Ai Philomena, se eu fosse como tu… por Luciano Hortencio

Ai Philomena, se eu fosse como tu…

por Luciano Hortencio

BAHIANO, Manuel Pedro dos Santos, nascido em Santo Amaro da Purificação, interpreta AI PHILOMENA, Canção italiana, denominada VIVA GARIBALDI, com adaptação de J. Carvalho Bulhões.

Gravação de 1915.

Disco original Odeon/Casa Edison número 120988. Com o fim do mandato presidencial do marechal Hermes da Fonseca, apelidado pelo povo de “seu Dudu”, surgiram sátiras a sua fama de agourento, como esta aqui. A letra se refere a um sarau no Palácio do Catete, em 1914, quando a primeira dama Nair de Tefé tocou ao violão o “Corta-jaca”, de Chiquinha Gonzaga, causando grande escândalo e protesto até mesmo de Ruy Barbosa, na tribuna do Senado. Samuel Machado Filho.

========================================

#### Tarefa proposta A:
Resuma o parágrafo do texto sobre "Ai Philomena" que começa com "Disco original Odeon", sem deixar de fora os fatos principais.
#### Tarefa proposta B:
Reproduza o trecho do texto sobre "Ai Philomena" de "BAHIANO, Manuel Pedro" até "J. Carvalho Bulhões.", sem mudar nada.

========================================

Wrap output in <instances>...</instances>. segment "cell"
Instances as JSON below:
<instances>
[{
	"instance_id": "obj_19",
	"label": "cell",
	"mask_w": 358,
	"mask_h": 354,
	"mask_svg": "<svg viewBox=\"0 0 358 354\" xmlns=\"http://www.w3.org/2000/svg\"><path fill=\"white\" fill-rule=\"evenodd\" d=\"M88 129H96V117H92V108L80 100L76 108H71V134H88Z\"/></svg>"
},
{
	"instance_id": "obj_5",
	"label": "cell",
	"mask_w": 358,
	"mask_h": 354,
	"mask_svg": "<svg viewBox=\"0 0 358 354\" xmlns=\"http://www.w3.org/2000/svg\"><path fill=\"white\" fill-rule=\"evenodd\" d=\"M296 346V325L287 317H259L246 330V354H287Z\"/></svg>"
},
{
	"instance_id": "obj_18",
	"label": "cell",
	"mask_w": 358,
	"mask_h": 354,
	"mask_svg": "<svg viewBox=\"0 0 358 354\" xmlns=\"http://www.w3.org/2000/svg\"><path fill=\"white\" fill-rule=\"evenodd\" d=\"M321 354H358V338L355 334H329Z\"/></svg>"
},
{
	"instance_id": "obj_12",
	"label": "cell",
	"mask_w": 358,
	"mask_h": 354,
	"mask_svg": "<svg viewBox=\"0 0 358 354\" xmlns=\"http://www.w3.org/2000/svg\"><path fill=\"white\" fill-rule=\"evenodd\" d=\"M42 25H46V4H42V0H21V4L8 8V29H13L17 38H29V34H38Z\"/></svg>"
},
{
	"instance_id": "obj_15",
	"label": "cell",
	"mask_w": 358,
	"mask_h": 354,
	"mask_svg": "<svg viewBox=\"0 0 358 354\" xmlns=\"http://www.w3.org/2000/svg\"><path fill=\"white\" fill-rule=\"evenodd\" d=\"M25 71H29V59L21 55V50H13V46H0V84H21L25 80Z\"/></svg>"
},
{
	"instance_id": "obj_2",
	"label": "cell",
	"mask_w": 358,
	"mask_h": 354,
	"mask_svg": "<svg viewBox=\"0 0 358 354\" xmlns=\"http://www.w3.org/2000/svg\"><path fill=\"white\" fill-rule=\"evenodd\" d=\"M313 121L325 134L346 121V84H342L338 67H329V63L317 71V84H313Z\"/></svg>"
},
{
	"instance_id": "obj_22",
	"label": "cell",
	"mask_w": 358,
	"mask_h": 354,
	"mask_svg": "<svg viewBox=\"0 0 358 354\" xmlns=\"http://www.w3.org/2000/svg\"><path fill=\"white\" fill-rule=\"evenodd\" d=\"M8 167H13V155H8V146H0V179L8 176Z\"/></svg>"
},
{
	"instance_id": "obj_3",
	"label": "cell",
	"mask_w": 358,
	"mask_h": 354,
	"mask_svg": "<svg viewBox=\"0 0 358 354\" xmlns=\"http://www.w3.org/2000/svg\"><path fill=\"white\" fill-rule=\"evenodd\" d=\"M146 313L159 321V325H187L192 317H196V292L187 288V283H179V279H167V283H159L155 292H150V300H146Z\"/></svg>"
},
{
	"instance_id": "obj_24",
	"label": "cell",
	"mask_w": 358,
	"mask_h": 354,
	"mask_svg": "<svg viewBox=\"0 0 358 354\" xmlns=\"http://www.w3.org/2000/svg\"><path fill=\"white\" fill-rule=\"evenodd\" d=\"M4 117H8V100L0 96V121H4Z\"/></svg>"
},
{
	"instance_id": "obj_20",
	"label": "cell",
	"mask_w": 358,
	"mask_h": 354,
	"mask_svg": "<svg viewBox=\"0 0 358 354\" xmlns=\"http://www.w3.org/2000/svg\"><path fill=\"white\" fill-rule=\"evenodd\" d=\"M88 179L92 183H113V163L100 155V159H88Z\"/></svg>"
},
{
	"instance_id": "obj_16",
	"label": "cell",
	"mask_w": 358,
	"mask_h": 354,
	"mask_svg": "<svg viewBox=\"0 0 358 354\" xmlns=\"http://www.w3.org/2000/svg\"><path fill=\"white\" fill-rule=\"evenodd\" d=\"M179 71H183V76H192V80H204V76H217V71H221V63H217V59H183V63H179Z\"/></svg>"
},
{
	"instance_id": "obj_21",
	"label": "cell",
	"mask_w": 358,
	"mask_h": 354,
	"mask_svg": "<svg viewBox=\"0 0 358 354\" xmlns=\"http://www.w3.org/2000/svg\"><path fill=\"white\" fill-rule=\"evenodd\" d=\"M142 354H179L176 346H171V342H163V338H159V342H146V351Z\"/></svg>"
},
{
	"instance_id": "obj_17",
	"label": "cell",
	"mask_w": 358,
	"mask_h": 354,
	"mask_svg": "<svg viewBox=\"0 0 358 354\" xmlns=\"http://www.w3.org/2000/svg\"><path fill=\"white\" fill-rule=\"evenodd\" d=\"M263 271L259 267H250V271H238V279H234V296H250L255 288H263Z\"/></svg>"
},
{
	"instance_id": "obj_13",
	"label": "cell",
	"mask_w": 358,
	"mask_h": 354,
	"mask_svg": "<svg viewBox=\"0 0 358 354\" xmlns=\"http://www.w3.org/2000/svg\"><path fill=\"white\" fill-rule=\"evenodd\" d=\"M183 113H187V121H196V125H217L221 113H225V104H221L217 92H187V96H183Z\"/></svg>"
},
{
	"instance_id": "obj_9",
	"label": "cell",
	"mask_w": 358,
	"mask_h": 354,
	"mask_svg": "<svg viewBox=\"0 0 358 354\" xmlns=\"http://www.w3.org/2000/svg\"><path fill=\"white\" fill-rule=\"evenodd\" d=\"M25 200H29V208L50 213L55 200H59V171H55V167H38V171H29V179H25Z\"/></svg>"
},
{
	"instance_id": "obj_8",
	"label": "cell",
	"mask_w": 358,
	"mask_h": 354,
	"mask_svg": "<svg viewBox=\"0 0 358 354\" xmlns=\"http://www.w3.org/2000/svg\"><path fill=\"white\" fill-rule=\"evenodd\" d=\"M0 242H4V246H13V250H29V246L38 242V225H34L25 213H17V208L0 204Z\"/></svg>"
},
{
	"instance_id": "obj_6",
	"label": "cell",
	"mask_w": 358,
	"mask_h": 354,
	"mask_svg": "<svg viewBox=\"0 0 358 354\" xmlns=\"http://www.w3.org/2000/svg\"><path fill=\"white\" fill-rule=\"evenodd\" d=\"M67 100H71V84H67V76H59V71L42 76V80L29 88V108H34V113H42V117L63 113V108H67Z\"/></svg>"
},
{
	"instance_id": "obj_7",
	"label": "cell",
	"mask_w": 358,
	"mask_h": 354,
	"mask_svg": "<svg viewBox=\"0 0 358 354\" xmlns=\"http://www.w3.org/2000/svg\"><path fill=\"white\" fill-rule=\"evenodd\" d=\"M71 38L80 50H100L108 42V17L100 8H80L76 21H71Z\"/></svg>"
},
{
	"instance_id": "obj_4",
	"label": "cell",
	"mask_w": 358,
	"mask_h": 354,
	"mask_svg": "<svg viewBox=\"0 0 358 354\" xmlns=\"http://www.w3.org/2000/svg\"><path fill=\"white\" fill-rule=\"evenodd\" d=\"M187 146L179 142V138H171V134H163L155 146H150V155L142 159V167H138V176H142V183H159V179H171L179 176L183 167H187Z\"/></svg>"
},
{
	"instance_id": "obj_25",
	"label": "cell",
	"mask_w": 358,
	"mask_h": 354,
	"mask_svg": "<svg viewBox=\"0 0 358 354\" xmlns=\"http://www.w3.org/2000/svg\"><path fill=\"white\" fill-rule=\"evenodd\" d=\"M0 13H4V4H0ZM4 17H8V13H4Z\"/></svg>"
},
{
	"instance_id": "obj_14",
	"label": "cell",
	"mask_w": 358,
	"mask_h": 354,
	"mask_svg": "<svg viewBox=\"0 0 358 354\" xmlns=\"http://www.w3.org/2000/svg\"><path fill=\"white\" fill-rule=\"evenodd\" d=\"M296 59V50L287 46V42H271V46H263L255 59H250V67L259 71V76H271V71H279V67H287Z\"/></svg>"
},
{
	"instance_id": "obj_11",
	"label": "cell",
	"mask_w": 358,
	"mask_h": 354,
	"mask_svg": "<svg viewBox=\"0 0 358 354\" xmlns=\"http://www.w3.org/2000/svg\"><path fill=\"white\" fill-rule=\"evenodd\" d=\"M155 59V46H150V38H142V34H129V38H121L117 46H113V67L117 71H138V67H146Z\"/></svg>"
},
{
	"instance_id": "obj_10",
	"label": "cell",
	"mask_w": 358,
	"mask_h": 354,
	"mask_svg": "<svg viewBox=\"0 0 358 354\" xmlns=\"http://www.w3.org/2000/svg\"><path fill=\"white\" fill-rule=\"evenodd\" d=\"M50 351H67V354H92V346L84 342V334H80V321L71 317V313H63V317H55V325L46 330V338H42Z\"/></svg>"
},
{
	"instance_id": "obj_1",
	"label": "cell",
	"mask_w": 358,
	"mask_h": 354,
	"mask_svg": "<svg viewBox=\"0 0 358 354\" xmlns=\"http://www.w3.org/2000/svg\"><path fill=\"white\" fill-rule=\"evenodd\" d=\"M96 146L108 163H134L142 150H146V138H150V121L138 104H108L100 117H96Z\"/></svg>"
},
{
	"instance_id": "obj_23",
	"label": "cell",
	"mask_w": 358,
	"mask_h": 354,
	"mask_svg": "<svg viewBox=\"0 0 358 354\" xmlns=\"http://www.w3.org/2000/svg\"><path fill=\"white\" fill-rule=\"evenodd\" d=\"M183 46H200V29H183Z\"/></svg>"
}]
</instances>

========================================

#### Resultado correto A:
O disco original é o Odeon/Casa Edison nº 120988. No fim do mandato do marechal Hermes da Fonseca, o "seu Dudu", apareceram sátiras à fama de agourento dele, como esta. A letra fala de um sarau no Palácio do Catete, em 1914, em que a primeira-dama Nair de Tefé tocou ao violão o "Corta-jaca", de Chiquinha Gonzaga. Isso causou grande escândalo e até um protesto de Ruy Barbosa na tribuna do Senado. Assina Samuel Machado Filho.

#### Resultado correto B:
BAHIANO, Manuel Pedro dos Santos, nascido em Santo Amaro da Purificação, interpreta AI PHILOMENA, Canção italiana, denominada VIVA GARIBALDI, com adaptação de J. Carvalho Bulhões.